▶ _TRY IT_:
When the line with "Attach the light body" appears below, start repeating lines exactly, and keep going through the line with "for room-wide viewing."; add nothing outside that span.

*** INPUT Section Begins ***

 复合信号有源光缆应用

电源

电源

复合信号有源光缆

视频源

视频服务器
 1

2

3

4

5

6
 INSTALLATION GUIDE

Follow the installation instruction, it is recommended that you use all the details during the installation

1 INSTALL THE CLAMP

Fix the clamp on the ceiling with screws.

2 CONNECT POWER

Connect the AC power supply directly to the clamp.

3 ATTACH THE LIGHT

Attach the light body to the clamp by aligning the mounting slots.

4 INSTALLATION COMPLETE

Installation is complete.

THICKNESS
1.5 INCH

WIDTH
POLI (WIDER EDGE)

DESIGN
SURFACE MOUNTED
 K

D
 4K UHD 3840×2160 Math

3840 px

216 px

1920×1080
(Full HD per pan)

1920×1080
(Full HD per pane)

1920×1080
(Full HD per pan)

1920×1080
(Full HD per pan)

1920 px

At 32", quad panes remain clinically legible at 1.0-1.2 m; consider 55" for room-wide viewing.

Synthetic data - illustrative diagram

*** INPUT Section Ends ***

▶ _SOLUTION_:
Attach the light body to the clamp by aligning the mounting slots.

4 INSTALLATION COMPLETE

Installation is complete.

THICKNESS
1.5 INCH

WIDTH
POLI (WIDER EDGE)

DESIGN
SURFACE MOUNTED
 K

D
 4K UHD 3840×2160 Math

3840 px

216 px

1920×1080
(Full HD per pan)

1920×1080
(Full HD per pane)

1920×1080
(Full HD per pan)

1920×1080
(Full HD per pan)

1920 px

At 32", quad panes remain clinically legible at 1.0-1.2 m; consider 55" for room-wide viewing.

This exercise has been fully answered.